[START OF DATA TO PROCESS]

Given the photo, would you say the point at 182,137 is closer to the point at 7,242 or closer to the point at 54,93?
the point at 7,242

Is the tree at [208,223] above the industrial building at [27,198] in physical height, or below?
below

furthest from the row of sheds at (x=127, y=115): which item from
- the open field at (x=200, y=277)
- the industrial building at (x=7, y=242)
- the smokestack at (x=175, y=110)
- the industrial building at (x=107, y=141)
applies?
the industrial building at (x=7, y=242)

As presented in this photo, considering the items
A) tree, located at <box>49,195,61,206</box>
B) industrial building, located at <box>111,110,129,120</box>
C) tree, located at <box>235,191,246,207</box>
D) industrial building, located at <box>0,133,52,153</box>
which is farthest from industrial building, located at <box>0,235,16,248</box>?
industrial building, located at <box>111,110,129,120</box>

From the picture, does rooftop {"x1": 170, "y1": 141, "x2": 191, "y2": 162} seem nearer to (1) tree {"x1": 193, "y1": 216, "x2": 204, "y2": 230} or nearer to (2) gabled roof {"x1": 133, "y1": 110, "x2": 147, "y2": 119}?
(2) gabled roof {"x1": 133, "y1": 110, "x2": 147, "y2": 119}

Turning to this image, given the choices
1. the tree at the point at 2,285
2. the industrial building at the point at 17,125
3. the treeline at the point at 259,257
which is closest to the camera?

[END OF DATA TO PROCESS]

◆ **WORK REQUIRED**
Please recast the lines above as a numbered list, leaving out the blank lines.

◆ **SOLUTION TO THIS TASK**
1. Given the photo, would you say the point at 182,137 is closer to the point at 7,242 or closer to the point at 54,93?
2. the point at 7,242
3. Is the tree at [208,223] above the industrial building at [27,198] in physical height, or below?
4. below
5. furthest from the row of sheds at (x=127, y=115): which item from
6. - the open field at (x=200, y=277)
7. - the industrial building at (x=7, y=242)
8. - the smokestack at (x=175, y=110)
9. - the industrial building at (x=107, y=141)
10. applies?
11. the industrial building at (x=7, y=242)
12. As presented in this photo, considering the items
13. A) tree, located at <box>49,195,61,206</box>
14. B) industrial building, located at <box>111,110,129,120</box>
15. C) tree, located at <box>235,191,246,207</box>
16. D) industrial building, located at <box>0,133,52,153</box>
17. which is farthest from industrial building, located at <box>0,235,16,248</box>?
18. industrial building, located at <box>111,110,129,120</box>
19. From the picture, does rooftop {"x1": 170, "y1": 141, "x2": 191, "y2": 162} seem nearer to (1) tree {"x1": 193, "y1": 216, "x2": 204, "y2": 230} or nearer to (2) gabled roof {"x1": 133, "y1": 110, "x2": 147, "y2": 119}?
20. (2) gabled roof {"x1": 133, "y1": 110, "x2": 147, "y2": 119}
21. Turning to this image, given the choices
22. 1. the tree at the point at 2,285
23. 2. the industrial building at the point at 17,125
24. 3. the treeline at the point at 259,257
25. which is closest to the camera?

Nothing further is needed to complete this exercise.